1 ... Tool, 2 ... Workpiece, 3 ... Spindle, 4 ... Spindle motor, 5
... Turret, 6 ... Table, 7, 8 ... Feed motor, 9 ... Bed, 10 ... Cutting fluid supply nozzle, 11 ... Chip suction duct, 12 ... Vacuum chuck, 13 ... Chuck base, 14
... tool holder A, 16 ... tool holder B, 18 ... tool holder C, 20 ... tool holder, 22, 23 ... actuator, 24 ... dynamometer, 25 ... charge amplifier, 26 ... A /
D converter, 27 ... Memory, 28 ... CPU, 29 ... Output port, 30, 31 ... D / A converter, 32, 33
…servo amplifier.

Claims (1)

[Claims] 1. A vacuum lathe for cutting a workpiece using a tool, the vacuum chuck being disposed on a bed of the precision lathe and supporting the workpiece rotatably around the axis of the spindle, and the bed. A table that is placed above and that can slide only in the direction perpendicular to the main axis of rotation (tool feed direction), and a table that is placed on the table and that can slide in the direction parallel to the main axis of rotation (cutting direction) Turret and a tool holder on the tool rest on the turret, which rotatably supports the tool around the axis of the spindle, an actuator for rotating the tool holder, and the tool holder.

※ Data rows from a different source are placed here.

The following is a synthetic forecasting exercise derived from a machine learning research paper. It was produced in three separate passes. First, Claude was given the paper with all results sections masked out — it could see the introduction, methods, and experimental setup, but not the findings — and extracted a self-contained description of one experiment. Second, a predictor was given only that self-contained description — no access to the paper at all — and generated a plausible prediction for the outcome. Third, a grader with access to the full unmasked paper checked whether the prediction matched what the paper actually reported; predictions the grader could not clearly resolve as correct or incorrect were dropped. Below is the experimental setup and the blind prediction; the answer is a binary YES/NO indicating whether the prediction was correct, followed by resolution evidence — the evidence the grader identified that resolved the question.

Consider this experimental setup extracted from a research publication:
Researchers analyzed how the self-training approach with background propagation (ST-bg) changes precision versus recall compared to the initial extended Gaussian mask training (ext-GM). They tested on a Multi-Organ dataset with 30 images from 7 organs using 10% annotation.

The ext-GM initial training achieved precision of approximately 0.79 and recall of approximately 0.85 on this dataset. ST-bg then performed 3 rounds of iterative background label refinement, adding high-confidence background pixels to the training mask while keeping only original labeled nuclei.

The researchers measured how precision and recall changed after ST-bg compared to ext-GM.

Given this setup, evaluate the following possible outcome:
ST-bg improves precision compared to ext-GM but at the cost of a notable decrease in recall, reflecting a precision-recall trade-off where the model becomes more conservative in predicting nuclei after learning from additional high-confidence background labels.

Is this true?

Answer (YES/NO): NO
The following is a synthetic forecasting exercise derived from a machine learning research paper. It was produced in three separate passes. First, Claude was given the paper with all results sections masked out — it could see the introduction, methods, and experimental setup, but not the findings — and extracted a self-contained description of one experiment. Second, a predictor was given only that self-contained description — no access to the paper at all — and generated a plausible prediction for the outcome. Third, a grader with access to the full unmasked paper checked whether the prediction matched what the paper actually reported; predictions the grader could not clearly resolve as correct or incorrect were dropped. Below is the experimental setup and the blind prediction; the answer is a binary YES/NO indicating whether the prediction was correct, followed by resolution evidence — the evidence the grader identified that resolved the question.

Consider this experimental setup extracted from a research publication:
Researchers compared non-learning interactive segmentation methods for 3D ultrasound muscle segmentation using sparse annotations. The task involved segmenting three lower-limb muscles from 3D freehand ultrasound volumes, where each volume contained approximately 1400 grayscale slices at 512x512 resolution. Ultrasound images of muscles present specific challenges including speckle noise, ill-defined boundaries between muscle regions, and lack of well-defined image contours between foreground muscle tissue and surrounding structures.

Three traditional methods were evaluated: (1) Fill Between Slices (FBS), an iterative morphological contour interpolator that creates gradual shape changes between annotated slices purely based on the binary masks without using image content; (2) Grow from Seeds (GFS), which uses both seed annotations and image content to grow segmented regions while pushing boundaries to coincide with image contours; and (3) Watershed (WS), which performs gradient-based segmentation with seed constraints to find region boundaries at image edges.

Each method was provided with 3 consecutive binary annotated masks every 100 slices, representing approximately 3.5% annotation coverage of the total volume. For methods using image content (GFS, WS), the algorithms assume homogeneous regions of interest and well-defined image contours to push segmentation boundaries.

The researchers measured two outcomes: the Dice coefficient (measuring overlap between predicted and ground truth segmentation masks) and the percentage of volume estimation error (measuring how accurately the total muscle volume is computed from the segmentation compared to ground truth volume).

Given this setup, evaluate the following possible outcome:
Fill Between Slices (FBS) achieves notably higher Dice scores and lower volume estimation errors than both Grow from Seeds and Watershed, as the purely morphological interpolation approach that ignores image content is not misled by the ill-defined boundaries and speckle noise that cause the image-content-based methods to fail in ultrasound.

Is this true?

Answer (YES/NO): NO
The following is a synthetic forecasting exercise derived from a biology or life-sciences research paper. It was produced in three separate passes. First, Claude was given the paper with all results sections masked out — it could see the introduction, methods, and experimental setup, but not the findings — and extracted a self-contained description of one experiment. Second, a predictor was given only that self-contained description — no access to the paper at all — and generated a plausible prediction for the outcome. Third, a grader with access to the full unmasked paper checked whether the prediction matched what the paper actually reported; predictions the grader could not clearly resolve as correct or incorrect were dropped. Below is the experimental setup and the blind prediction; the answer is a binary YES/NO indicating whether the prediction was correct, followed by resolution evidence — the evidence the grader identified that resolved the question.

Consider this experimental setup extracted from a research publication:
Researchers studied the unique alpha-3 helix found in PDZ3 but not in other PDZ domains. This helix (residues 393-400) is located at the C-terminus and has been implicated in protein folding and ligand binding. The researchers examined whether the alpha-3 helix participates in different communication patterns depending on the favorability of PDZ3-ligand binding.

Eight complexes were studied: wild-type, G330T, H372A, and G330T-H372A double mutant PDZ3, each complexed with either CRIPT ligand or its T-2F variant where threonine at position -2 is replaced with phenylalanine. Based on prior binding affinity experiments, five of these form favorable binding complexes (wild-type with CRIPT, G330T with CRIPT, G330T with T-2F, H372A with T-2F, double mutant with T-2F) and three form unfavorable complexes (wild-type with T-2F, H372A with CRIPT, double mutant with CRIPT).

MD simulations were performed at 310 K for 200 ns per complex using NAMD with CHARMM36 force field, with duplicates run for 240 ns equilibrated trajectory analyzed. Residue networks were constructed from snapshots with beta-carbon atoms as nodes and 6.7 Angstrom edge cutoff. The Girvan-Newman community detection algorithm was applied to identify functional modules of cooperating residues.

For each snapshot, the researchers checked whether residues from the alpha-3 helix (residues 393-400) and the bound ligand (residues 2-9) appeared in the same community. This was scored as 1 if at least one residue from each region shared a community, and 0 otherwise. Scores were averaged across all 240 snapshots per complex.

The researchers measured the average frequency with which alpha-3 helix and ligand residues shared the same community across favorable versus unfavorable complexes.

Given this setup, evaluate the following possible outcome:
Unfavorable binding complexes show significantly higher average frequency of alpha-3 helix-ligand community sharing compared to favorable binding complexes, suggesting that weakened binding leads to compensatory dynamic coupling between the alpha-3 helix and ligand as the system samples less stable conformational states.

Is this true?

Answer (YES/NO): NO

A tool holder rotatably supported around an axis perpendicular to the rotation axis of
Based on an output signal of the detection means, an actuator that drives the rotation of the tool, a means that is arranged between the tool holder and the tool holder and that detects a cutting force during machining of the workpiece, It comprises a control means for controlling the actuator to rotate the tool around the axis of the spindle and around an axis perpendicular to the axis of rotation of the spindle to adjust the setting state of the tool. Characteristic tool setting device.